++++ TEXT ++++

Finite-State Machines in Verilog
Finite-state machines control sequences: wait, start, transmit, finish, recover. A good FSM begins as a diagram, not as a long chain of if statements.
Learning Objectives
By the end of this lesson, you should be able to:
- identify when an FSM is the right structure;
- draw states and transitions before coding;
- write a Verilog FSM with next-state and state-register logic;
- avoid latch, reset, and unreachable-state mistakes.
When to Use an FSM
Use an FSM when the output depends on the current phase of an operation:
- UART transmit: idle, start bit, data bits, stop bit;
- SPI controller: idle, assert chip select, shift bits, finish;
- button debounce: idle, count stable time, accept, wait release;
- bus peripheral: wait request, respond, clear.
State Diagram First
Verilog FSM Template
localparam IDLE = 2'd0;
localparam LOAD = 2'd1;
localparam SHIFT = 2'd2;
localparam DONE = 2'd3;
reg [1:0] state;
reg [1:0] next_state;
always @* begin
next_state = state;
done = 1'b0;
case (state)
IDLE: begin
if (start)
next_state = LOAD;
end
LOAD: begin
next_state = SHIFT;
end
SHIFT: begin
if (bit_count_done)
next_state = DONE;
end
DONE: begin
done = 1'b1;
next_state = IDLE;
end
default: begin
next_state = IDLE;
end
endcase
end
always @(posedge clk) begin
if (rst)
state <= IDLE;
else
state <= next_state;
end
The combinational block decides what should happen next. The clocked block stores the current state.

++++

● **YOUR TASK**: Can you repeat the FSM lesson word for word, everything from "Finite-State Machines in" down to "request, respond, clear."? The lines that come next are taken from a separate source.

++++ SUPPLIED RECORDS ++++

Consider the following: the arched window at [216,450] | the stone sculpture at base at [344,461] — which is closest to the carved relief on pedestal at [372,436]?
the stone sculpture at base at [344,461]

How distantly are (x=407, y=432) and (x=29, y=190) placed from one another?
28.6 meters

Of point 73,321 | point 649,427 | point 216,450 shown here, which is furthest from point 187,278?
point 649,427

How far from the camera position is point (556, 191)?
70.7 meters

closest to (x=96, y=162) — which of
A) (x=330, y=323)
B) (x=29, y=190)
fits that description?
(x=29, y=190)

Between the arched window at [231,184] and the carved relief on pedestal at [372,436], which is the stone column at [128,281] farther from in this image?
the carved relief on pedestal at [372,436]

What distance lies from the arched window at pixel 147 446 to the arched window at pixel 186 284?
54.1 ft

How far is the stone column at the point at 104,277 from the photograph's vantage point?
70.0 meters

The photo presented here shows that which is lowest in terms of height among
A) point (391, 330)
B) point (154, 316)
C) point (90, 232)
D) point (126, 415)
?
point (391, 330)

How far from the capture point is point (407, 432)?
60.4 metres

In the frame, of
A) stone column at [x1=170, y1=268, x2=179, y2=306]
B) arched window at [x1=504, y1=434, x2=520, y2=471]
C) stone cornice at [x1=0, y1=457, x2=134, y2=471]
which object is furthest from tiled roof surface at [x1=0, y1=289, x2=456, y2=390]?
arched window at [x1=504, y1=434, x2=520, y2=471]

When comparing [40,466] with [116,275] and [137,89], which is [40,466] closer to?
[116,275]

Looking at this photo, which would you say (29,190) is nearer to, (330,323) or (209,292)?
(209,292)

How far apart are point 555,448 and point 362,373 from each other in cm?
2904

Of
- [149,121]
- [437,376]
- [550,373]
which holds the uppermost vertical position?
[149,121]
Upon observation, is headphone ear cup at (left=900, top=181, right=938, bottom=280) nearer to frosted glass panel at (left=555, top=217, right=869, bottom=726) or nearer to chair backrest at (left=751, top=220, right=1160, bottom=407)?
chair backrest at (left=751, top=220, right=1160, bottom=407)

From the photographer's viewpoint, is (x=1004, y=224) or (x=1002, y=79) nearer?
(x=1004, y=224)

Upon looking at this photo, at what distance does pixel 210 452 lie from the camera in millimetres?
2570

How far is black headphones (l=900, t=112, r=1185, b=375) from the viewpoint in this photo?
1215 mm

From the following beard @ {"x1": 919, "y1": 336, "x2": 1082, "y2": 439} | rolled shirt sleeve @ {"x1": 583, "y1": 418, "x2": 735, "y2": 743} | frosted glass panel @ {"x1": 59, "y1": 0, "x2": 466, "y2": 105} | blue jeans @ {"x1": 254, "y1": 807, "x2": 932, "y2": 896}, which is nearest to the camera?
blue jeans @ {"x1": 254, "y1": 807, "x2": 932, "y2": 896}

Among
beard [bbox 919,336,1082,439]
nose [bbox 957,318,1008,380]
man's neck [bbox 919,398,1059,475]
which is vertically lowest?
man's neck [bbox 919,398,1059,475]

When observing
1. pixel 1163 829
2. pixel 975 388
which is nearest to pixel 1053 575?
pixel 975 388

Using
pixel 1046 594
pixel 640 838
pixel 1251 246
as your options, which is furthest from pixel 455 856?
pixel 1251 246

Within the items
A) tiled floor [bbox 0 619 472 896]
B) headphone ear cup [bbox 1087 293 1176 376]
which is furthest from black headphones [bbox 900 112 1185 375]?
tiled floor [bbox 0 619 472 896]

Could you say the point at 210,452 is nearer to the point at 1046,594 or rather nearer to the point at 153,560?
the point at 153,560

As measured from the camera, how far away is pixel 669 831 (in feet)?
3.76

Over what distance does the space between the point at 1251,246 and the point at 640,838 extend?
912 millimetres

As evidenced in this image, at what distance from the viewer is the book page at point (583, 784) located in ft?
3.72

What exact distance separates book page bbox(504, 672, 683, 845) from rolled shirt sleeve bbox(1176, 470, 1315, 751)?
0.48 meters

++++

● **RESULT**:
Finite-State Machines in Verilog
Finite-state machines control sequences: wait, start, transmit, finish, recover. A good FSM begins as a diagram, not as a long chain of if statements.
Learning Objectives
By the end of this lesson, you should be able to:
- identify when an FSM is the right structure;
- draw states and transitions before coding;
- write a Verilog FSM with next-state and state-register logic;
- avoid latch, reset, and unreachable-state mistakes.
When to Use an FSM
Use an FSM when the output depends on the current phase of an operation:
- UART transmit: idle, start bit, data bits, stop bit;
- SPI controller: idle, assert chip select, shift bits, finish;
- button debounce: idle, count stable time, accept, wait release;
- bus peripheral: wait request, respond, clear.